Mit der Gemeindegebietsreform von 1972 verdoppelte sich die Einwohnerzahl auf knapp 50.000. Es begann eine von Wachstum und Entwicklung gekennzeichnete Phase: Die Autobahn A3 wurde 1979 bis Passau-Süd geführt und verband die Stadt endlich mit dem Rest der Republik. Am 9. Oktober 1978 wurde die Universität Passau eröffnet. Mit ihr und den Studenten kam frischer Wind in die niederbayerische Stadt: Nach und nach verloren Klerus, CSU und Presse an Einfluss, den sie bis dato quasi unangefochten hatten ausüben können. Das in ganz Deutschland bekannte und als Kabarett-Institution geschätzte „Scharfrichterhaus“ erlebte in Passau mehr Anfeindung als Unterstützung, die Schülerin Anna Rosmus wurde nach einem durch Bundespräsident Richard von Weizsäcker ausgezeichneten Aufsatz als „Nestbeschmutzerin“ bezeichnet und vor Gericht gezerrt.

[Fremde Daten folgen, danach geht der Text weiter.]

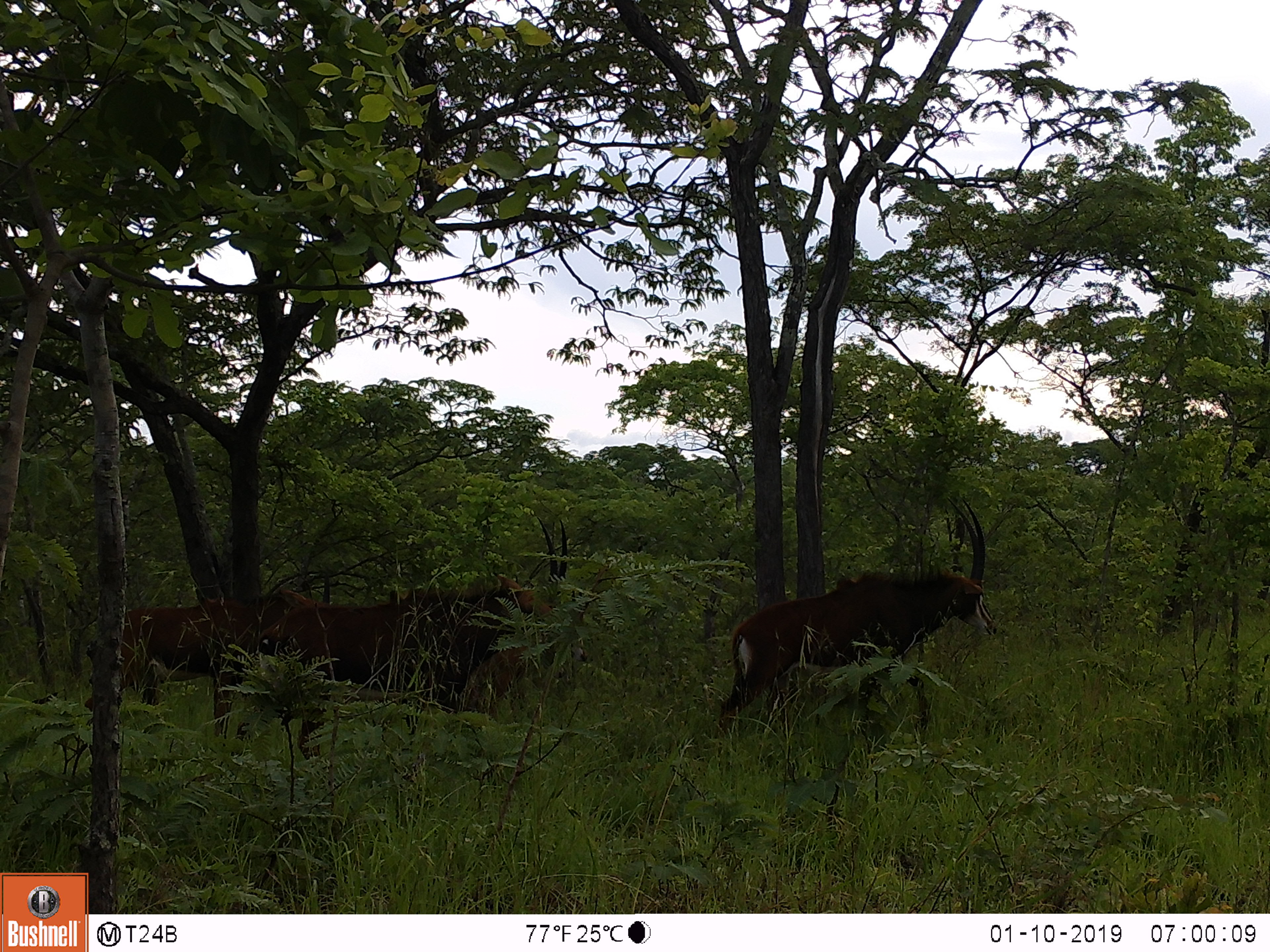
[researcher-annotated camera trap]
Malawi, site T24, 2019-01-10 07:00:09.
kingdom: Animalia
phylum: Chordata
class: Mammalia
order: Artiodactyla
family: Bovidae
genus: Hippotragus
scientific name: Hippotragus niger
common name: sable antelope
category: sable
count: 3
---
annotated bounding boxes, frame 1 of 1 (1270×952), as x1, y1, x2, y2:
sable: 708, 496, 1003, 738; 265, 519, 597, 703; 88, 568, 298, 719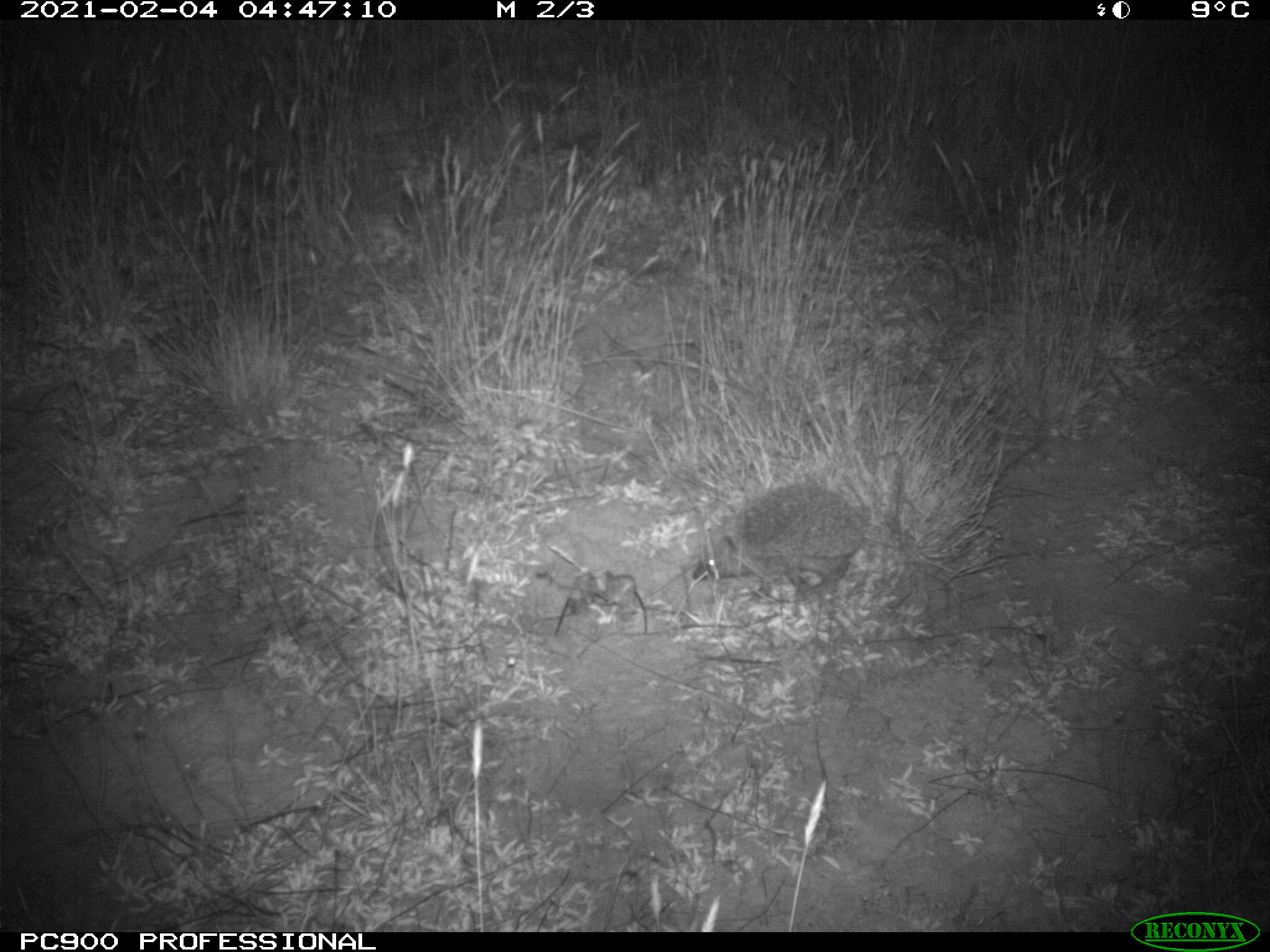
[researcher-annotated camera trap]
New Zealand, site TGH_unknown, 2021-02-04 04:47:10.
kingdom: Animalia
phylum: Chordata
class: Mammalia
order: Eulipotyphla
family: Erinaceidae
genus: Erinaceus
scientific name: Erinaceus europaeus europaeus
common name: european hedgehog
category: hedgehog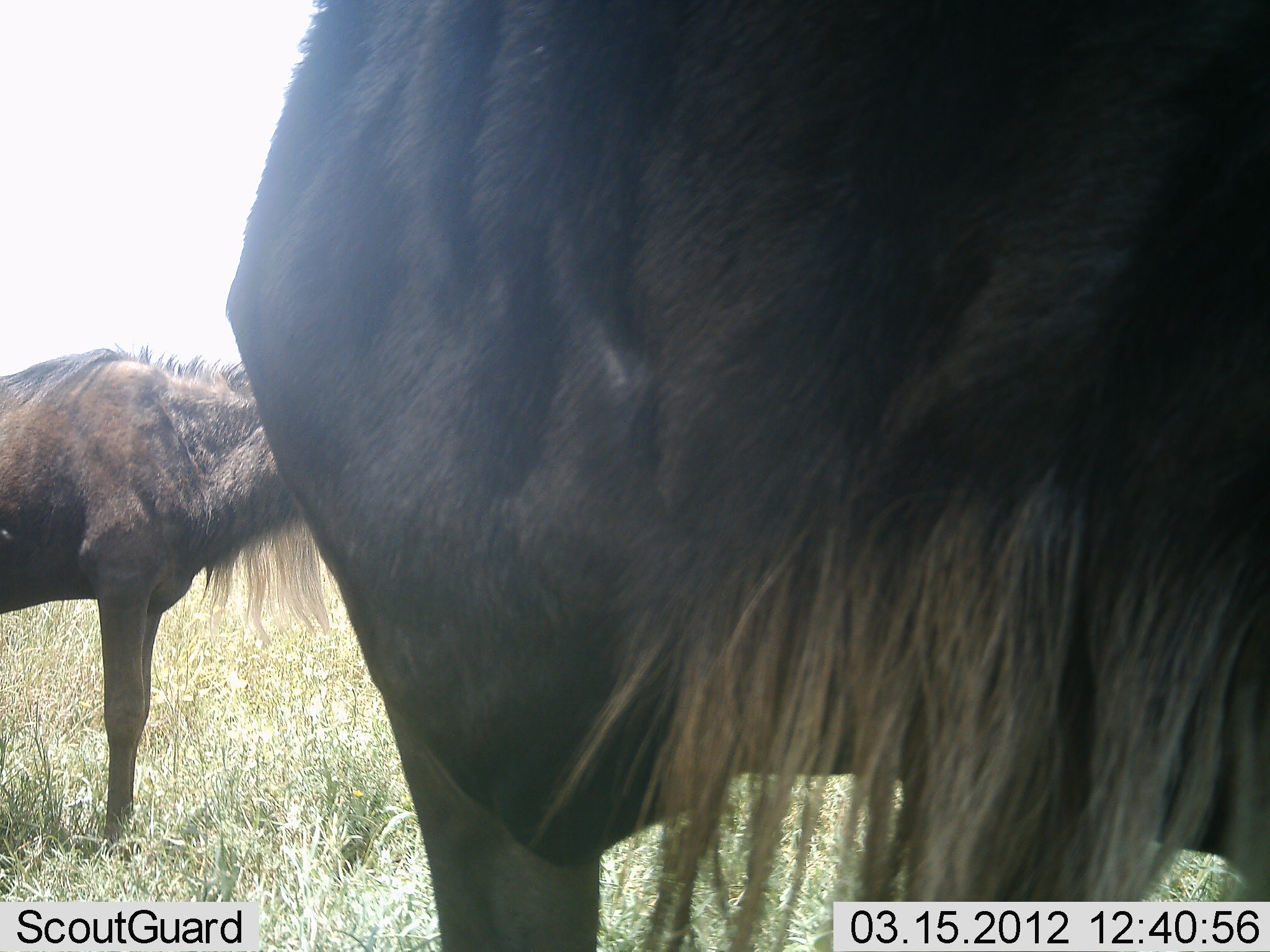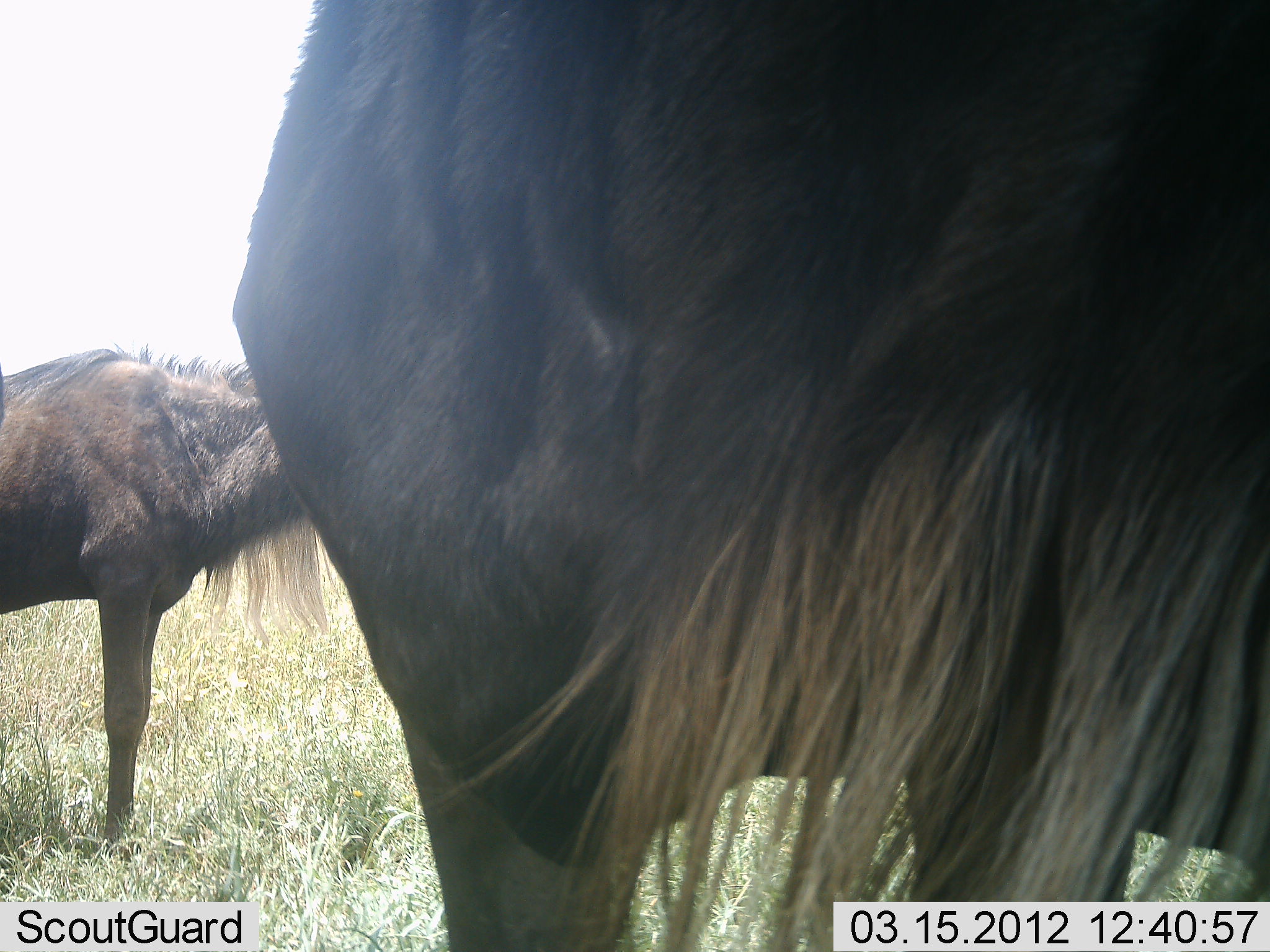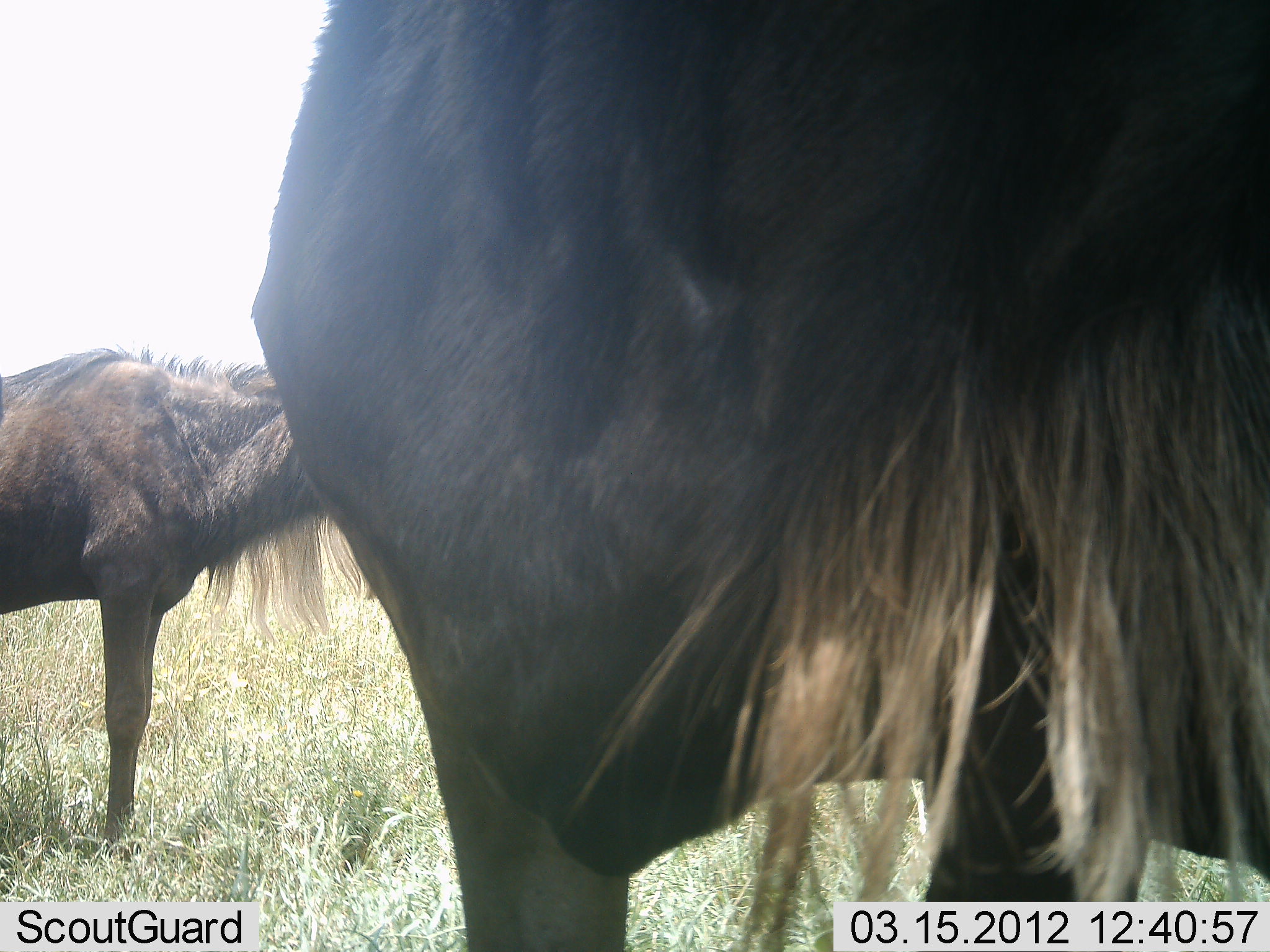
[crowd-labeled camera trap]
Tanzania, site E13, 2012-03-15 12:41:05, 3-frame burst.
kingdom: Animalia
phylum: Chordata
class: Mammalia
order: Artiodactyla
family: Bovidae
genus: Connochaetes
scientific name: Connochaetes taurinus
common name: blue wildebeest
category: wildebeest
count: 2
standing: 92%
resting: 8%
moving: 0%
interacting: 4%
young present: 0%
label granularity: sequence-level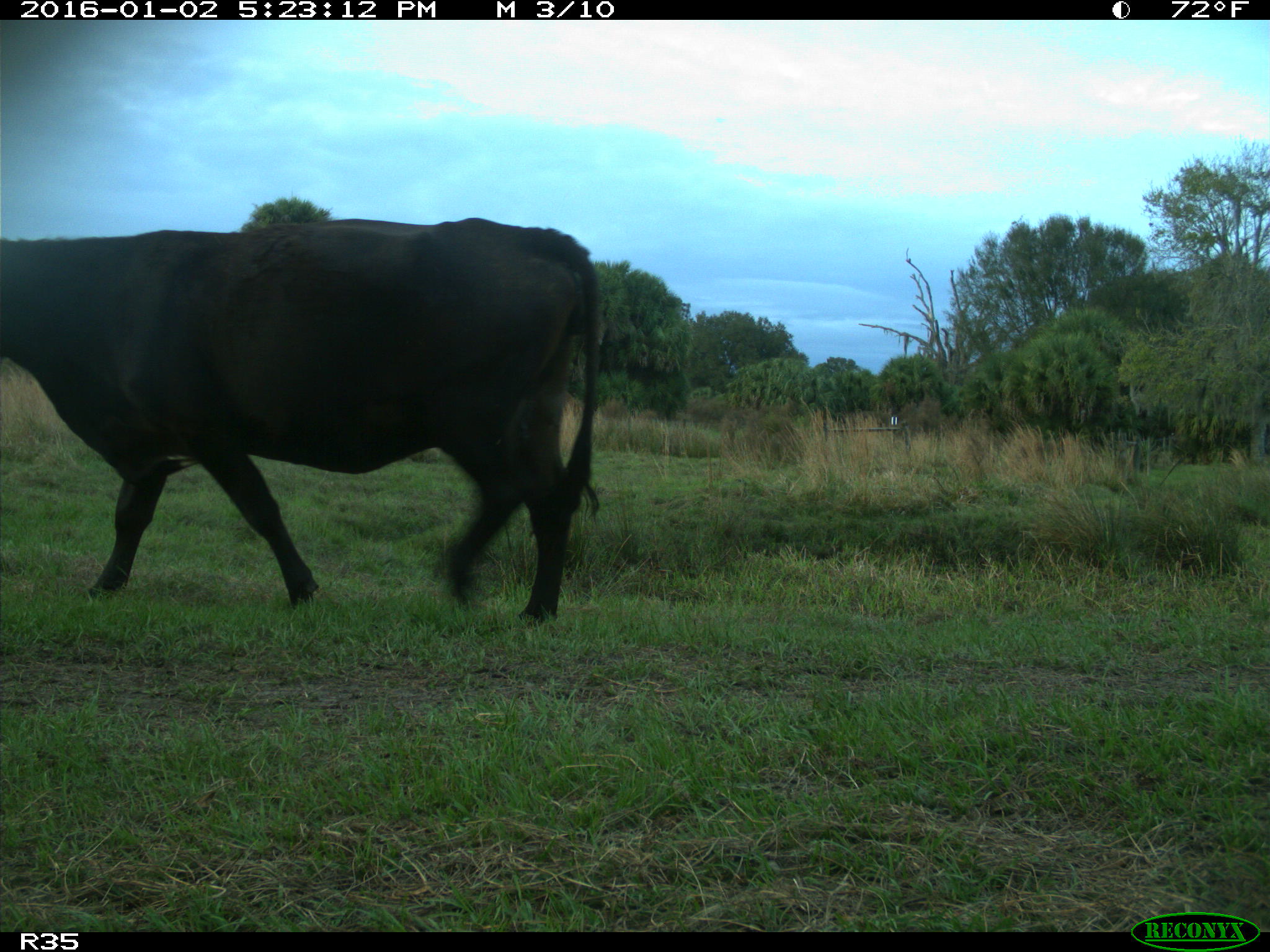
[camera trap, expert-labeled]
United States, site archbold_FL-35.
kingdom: Animalia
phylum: Chordata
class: Mammalia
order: Artiodactyla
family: Bovidae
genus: Bos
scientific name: Bos taurus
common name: domestic cow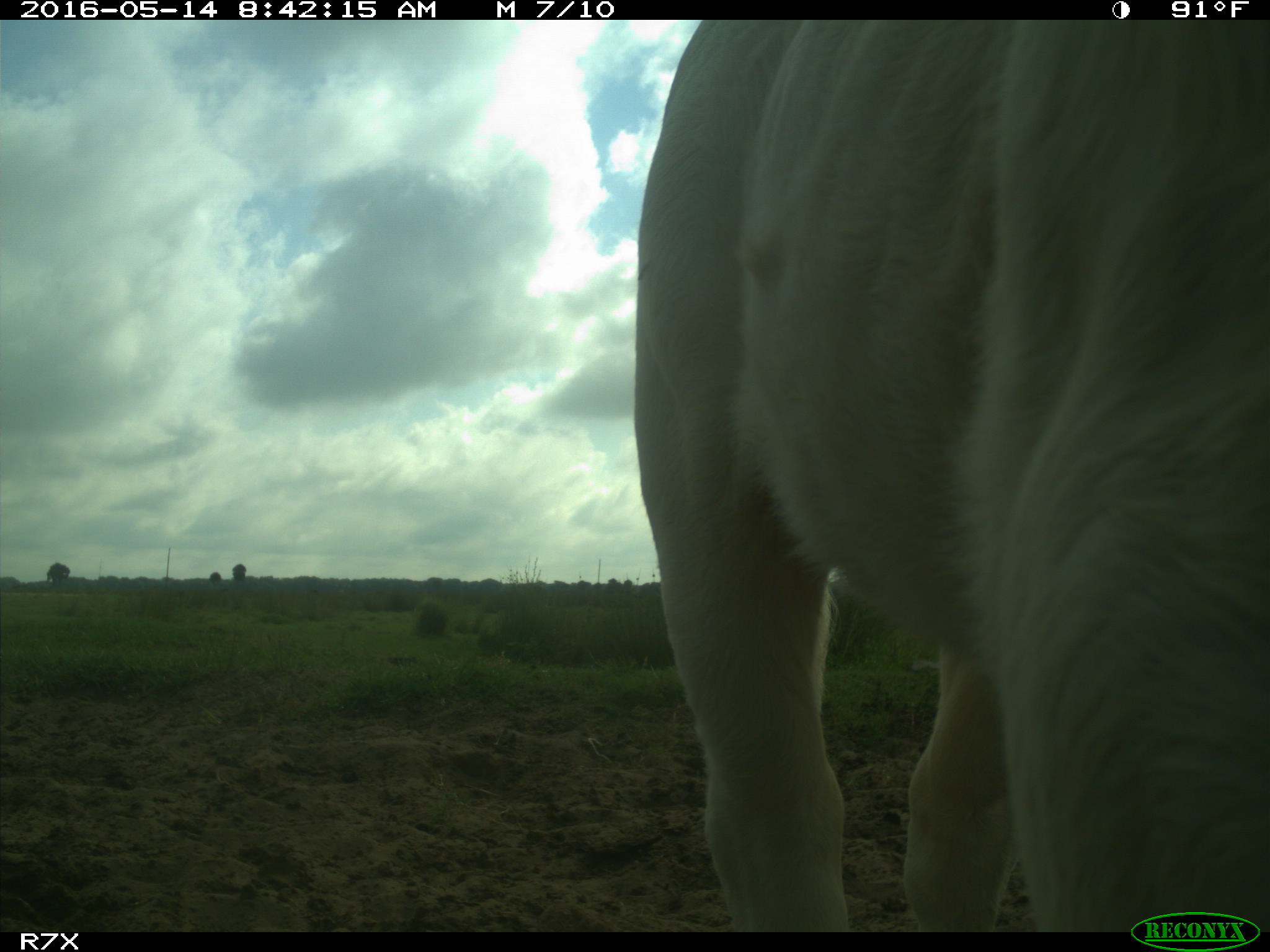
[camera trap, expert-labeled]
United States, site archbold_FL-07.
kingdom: Animalia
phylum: Chordata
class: Mammalia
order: Artiodactyla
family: Bovidae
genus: Bos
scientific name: Bos taurus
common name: domestic cow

Rosmus hatte in dem Aufsatz „Alltag im Dritten Reich“ die Verstrickung der Bürger in Nazimachenschaften exemplarisch an ihrer Heimatstadt Passsau geschildert.
Der Ausbau der Autobahn stachelte die Wirtschaft an. Heute bietet die ZF Passau GmbH knapp 4.000 Menschen Lohn und Brot, die Passauer Neue Presse zählt zu den gewichtigen Tageszeitungen in der BRD, der Tourismus hat sich zu einer wichtigen Größe etabliert.
Tourismus in Passau
Aus drei Gründen ist Passau für seine Besucher reizvoll: Hier führt, erstens, der Donauradwanderweg vorbei; der Abschnitt Passau — Wien ist die meistbefahrene Radroute Europas. In Passau starten viele Kreuzfahrten auf der Donau, die zum Teil bis ins Schwarze Meer führen. Und drittens bietet Passau selbst überreiche Abwechslung für jeden Gast, egal, ob der hier übernachtet oder seinen Urlaub im Bayerischen Wald verbringt.
Angebote aus Kunst und Kultur für den Besucher der Stadt Passau
Enge Gassen in der Altstadt von Passau vermitteln das Flair des Mittelalters, das Südufer des Inns präsentiert die Schokoladenseite der Stadt: ein nach dem verheerenden Brand von 1662 von italienischen Architekten südländisch-barock aufgebautes Häuser-Ensemble. Das Zimmer, in dem Kaiserin Sisi übernachtet hat auf dem Weg zu ihrer Hochzeit, kann im Hotel Wilder Mann gebucht werden, hier findet sich auch das „Glasmuseum“, das 1985 von Neil Armstrong eröffnet wurde, dem ersten Menschen auf dem Mond. Das Museum Moderner Kunst ist ein ambitioniertes Projekt mit jährlich gut zehn Ausstellungen zur Kunst des 20. und 21. Jahrhunderts, am Oberhausmuseum finden auch Kinder Gefallen.